Need an emergency dentist?

emergency dental

Call us at the first sign of dental discomfort

Sometimes it is hard to define the need for an emergency dentist appointment.

At Ipswich Dental Care, we believe that if you have sustained trauma and/or you are in pain, it is an emergency.

Prompt treatment of the tooth can dramatically increase the odds of the tooth being successfully treated and saved. If the pain comes and goes or reduces, it can sometimes be tempting to postpone treatment.

It is important to remember that delaying treatment can increase your chance of serious infection, which can become life threatening, and also reduce the chance of a positive outcome for your tooth.

We set aside ‘emergency dentist’ appointments each day to help accommodate our patients in need on a daily basis.

We also open each weekend and two late nights a week.

dental emergency

Toothache - What to do?

Items from a dataset
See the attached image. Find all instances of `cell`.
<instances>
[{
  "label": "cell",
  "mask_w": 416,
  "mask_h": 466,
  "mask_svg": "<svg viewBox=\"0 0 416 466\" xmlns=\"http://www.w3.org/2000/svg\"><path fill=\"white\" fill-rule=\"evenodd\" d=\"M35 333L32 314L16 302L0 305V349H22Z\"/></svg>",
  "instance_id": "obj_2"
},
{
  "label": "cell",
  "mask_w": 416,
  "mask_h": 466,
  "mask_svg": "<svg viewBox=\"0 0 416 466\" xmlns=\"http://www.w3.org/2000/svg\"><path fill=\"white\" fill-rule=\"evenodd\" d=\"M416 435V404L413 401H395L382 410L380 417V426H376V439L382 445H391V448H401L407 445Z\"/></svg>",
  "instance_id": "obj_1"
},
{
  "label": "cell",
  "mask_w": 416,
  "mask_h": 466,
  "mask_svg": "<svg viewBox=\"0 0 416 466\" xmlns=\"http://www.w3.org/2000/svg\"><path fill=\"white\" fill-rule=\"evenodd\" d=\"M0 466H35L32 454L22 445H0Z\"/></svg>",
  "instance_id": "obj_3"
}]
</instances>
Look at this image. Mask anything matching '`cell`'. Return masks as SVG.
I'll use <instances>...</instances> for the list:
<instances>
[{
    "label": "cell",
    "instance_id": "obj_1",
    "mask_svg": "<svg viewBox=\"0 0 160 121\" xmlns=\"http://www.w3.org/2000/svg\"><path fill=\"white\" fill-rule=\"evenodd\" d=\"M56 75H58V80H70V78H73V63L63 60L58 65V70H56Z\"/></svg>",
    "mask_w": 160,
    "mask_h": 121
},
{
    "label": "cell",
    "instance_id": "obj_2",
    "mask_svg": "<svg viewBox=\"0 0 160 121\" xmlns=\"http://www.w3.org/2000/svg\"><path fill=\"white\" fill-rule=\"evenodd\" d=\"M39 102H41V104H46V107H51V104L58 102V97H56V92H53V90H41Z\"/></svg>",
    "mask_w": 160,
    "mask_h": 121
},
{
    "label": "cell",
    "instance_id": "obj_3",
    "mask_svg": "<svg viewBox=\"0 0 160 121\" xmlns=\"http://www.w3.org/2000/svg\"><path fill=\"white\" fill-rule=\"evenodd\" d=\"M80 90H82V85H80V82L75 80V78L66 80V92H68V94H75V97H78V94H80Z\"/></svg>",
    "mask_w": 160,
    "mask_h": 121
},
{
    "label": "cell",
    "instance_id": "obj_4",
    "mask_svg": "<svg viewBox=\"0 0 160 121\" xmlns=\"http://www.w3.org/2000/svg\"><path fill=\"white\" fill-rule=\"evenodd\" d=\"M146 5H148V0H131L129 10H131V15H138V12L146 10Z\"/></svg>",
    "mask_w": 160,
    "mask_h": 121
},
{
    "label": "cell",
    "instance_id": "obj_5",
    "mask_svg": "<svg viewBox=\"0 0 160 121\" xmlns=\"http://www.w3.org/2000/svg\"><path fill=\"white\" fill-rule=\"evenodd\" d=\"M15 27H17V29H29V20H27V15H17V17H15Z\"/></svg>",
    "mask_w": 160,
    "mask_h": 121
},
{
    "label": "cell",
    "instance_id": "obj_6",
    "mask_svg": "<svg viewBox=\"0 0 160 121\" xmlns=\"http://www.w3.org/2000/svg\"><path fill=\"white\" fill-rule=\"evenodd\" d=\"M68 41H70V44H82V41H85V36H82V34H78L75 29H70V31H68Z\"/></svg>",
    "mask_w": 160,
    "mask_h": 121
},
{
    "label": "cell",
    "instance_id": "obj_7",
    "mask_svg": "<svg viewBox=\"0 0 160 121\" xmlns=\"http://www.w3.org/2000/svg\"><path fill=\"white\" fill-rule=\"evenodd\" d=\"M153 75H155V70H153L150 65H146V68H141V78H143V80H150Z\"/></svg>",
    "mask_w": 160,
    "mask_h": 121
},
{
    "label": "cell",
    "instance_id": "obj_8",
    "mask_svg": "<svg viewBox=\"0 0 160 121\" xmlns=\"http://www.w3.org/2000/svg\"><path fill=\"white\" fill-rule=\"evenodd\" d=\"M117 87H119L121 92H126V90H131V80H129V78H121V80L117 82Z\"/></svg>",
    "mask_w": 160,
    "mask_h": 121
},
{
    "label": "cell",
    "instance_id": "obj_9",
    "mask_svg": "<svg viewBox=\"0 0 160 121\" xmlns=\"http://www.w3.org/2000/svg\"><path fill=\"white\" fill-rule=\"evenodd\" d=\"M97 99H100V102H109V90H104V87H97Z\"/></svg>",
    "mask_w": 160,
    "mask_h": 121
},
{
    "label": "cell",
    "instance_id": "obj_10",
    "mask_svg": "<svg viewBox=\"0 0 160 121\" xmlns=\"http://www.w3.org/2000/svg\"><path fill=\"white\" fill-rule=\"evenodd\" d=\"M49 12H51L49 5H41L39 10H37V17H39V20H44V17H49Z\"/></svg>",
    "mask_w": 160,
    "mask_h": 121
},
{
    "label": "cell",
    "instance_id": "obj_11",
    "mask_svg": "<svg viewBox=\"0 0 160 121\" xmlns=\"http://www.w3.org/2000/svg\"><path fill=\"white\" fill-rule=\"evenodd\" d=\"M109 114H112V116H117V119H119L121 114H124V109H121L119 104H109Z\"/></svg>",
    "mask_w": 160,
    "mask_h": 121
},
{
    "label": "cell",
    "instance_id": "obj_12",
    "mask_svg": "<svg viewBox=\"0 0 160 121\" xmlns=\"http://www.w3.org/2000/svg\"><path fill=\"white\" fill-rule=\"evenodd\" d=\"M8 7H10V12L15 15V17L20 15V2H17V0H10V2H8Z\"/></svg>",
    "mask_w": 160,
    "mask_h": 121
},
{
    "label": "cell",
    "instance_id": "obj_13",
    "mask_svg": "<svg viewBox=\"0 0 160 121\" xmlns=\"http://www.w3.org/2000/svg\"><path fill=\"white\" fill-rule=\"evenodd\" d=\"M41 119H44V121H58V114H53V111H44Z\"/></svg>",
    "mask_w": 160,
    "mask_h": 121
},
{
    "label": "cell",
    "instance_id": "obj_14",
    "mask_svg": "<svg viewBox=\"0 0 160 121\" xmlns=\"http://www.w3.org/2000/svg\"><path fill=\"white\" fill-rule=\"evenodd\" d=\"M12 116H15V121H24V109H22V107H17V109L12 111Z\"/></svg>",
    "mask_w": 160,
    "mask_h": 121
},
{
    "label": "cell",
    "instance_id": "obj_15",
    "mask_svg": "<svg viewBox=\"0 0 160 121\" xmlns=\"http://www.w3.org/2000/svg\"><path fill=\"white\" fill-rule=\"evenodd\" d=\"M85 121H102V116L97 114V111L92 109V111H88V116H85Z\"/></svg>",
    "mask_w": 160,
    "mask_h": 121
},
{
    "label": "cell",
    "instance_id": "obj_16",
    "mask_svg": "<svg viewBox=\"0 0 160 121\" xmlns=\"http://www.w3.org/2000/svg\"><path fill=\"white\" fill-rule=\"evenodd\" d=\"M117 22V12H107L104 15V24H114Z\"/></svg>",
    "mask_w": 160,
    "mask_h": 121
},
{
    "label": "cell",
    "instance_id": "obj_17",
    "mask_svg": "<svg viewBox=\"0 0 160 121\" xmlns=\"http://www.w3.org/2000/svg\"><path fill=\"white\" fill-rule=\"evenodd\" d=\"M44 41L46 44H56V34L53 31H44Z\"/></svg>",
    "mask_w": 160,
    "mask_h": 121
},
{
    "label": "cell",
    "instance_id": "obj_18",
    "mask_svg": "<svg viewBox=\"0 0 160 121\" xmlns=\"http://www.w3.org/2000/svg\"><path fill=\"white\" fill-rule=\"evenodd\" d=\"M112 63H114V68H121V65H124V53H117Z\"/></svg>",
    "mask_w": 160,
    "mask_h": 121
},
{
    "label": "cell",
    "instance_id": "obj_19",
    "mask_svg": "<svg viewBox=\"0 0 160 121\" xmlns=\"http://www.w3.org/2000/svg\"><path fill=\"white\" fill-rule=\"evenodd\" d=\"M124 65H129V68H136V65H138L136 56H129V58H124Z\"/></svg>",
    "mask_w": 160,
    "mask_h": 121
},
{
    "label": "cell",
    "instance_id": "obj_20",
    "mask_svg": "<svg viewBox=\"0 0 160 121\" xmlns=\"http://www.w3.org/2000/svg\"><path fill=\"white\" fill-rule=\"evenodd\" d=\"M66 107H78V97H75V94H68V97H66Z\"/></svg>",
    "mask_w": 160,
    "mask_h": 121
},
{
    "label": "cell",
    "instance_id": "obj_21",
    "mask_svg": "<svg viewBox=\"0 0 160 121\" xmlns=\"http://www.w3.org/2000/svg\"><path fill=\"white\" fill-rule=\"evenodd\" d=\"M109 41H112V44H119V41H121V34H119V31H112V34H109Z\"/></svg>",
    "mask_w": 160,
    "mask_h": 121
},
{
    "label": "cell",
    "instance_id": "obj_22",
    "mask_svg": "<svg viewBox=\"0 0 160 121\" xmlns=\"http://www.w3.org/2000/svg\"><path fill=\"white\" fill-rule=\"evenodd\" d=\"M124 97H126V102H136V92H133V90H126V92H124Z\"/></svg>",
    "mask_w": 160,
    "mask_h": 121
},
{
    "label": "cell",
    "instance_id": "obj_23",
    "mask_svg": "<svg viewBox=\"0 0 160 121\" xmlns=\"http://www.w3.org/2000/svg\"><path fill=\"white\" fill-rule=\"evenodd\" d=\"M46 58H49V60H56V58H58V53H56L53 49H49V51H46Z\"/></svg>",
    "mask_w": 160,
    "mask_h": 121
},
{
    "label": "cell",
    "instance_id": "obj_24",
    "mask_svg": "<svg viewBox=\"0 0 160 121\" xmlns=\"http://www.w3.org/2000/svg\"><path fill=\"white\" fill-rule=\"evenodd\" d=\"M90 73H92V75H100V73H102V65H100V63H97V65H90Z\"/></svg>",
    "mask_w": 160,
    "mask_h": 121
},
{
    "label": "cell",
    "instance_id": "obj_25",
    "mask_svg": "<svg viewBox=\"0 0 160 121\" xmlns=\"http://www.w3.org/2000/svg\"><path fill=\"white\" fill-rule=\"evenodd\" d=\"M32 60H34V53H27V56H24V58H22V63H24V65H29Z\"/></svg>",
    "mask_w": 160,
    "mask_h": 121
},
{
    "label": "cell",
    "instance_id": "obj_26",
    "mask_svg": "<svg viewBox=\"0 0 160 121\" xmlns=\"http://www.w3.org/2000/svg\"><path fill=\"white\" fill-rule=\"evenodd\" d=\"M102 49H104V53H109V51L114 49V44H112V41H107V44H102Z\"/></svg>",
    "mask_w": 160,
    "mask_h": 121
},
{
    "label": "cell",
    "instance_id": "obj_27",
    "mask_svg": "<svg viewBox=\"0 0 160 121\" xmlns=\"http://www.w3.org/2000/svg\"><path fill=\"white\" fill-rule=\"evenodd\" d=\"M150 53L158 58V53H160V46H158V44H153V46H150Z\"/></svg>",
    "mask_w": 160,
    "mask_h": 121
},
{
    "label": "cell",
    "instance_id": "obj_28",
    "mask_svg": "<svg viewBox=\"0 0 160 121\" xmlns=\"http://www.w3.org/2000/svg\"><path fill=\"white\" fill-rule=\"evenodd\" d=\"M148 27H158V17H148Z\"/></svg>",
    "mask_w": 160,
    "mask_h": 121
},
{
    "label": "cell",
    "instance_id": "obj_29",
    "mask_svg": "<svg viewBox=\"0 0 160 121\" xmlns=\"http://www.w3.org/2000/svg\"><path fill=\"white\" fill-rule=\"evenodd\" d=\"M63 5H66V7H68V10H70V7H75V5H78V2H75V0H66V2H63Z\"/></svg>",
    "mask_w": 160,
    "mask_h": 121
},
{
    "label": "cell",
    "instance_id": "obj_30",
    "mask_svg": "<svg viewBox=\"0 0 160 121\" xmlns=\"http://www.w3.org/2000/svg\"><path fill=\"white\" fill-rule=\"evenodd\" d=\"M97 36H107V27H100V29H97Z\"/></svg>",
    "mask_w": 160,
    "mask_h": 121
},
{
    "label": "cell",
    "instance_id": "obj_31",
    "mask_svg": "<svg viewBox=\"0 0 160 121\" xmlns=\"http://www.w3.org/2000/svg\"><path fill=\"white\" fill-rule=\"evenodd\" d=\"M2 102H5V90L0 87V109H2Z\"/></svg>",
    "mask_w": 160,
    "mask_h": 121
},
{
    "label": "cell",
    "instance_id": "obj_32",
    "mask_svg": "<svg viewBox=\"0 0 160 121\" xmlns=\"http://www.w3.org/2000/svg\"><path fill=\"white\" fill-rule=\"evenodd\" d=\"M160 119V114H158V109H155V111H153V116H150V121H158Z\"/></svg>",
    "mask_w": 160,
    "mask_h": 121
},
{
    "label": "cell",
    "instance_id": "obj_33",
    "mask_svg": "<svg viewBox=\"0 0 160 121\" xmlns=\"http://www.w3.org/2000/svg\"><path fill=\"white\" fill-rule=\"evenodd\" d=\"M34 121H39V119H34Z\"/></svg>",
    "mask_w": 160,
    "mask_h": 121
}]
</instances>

▶ _ACTIONS TO TAKE_:
(1) According to the emergency dentist page, how many late nights a week is the clinic open?
(2) Print the part of the emergency dentist page starting at "Call us at the" and ending at "to postpone treatment.".
Answer using only the emergency dentist page.

▶ _ANSWERS TO THE EXERCISE_:
(1) Two late nights a week.

(2)
Call us at the first sign of dental discomfort

Sometimes it is hard to define the need for an emergency dentist appointment.

At Ipswich Dental Care, we believe that if you have sustained trauma and/or you are in pain, it is an emergency.

Prompt treatment of the tooth can dramatically increase the odds of the tooth being successfully treated and saved. If the pain comes and goes or reduces, it can sometimes be tempting to postpone treatment.